===== Dataset extract

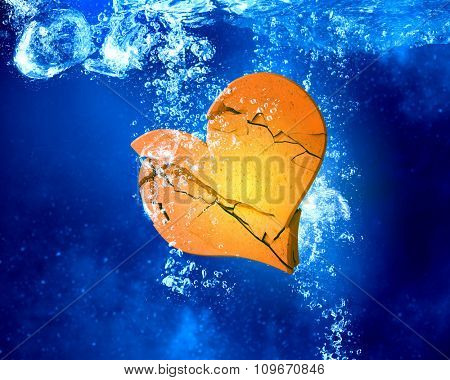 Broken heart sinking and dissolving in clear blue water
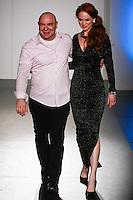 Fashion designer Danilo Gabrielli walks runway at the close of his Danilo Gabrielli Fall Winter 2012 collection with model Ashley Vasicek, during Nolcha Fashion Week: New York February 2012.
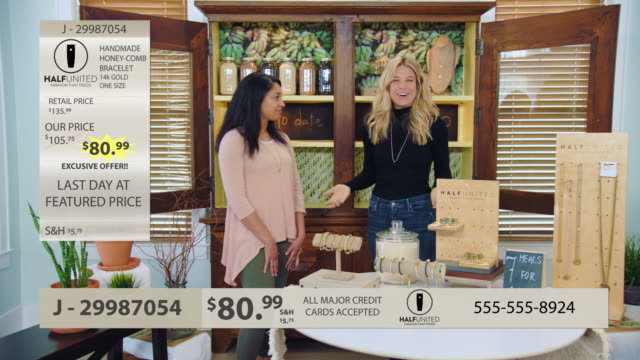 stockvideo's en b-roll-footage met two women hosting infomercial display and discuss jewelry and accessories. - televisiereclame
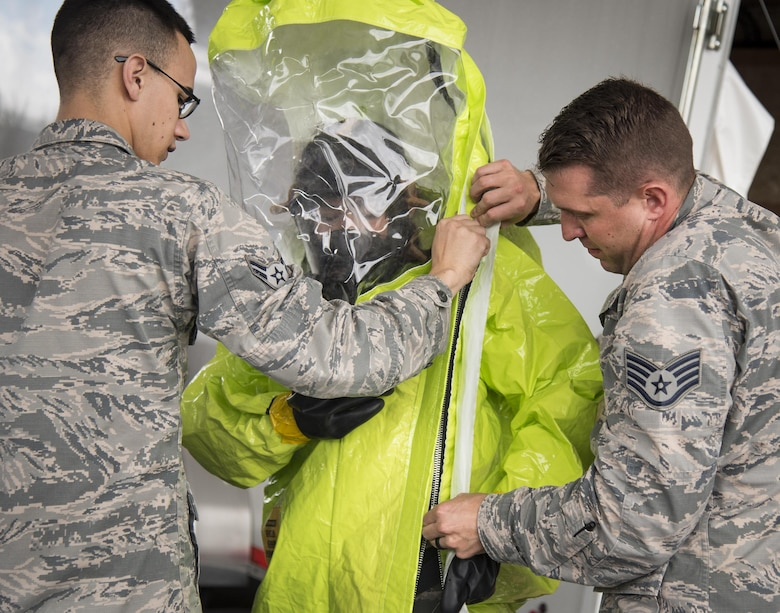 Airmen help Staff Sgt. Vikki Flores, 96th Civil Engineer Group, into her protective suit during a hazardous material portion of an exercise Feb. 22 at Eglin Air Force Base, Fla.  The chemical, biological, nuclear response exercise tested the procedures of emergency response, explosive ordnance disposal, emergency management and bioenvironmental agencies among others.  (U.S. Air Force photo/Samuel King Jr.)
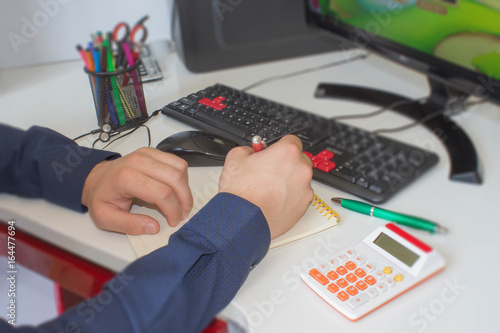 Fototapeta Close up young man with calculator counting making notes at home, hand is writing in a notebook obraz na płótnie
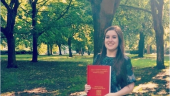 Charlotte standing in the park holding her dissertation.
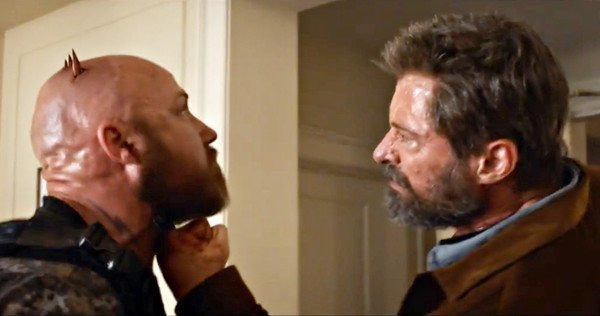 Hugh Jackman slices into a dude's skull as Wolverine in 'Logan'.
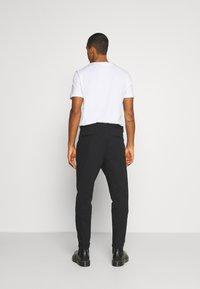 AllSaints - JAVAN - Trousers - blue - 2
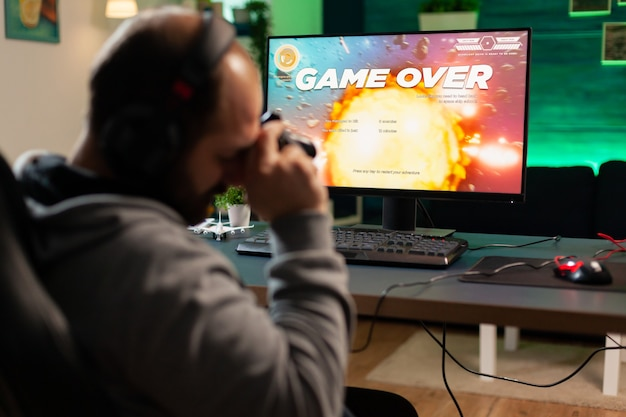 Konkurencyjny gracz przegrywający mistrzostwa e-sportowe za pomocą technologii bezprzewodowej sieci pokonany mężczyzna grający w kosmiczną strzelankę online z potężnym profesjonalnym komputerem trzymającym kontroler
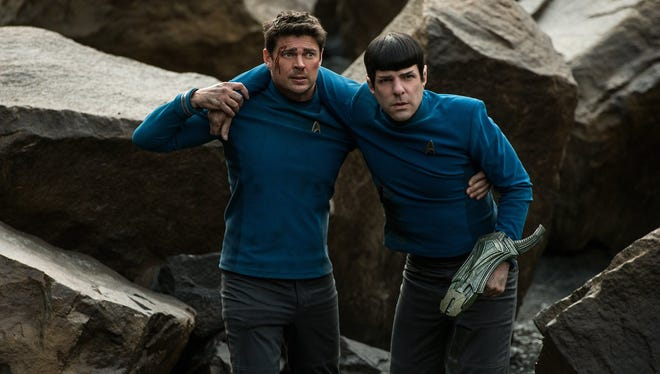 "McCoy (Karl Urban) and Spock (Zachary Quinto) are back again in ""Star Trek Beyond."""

==========

Goal of the exercise
Above are the records; restate exactly the lines from the one containing "Fashion designer Danilo" through the one containing "Airmen help Staff", keeping pictures out.

Solution to the problem
 Fashion designer Danilo Gabrielli walks runway at the close of his Danilo Gabrielli Fall Winter 2012 collection with model Ashley Vasicek, during Nolcha Fashion Week: New York February 2012.
 stockvideo's en b-roll-footage met two women hosting infomercial display and discuss jewelry and accessories. - televisiereclame
 Airmen help Staff Sgt. Vikki Flores, 96th Civil Engineer Group, into her protective suit during a hazardous material portion of an exercise Feb. 22 at Eglin Air Force Base, Fla.  The chemical, biological, nuclear response exercise tested the procedures of emergency response, explosive ordnance disposal, emergency management and bioenvironmental agencies among others.  (U.S. Air Force photo/Samuel King Jr.)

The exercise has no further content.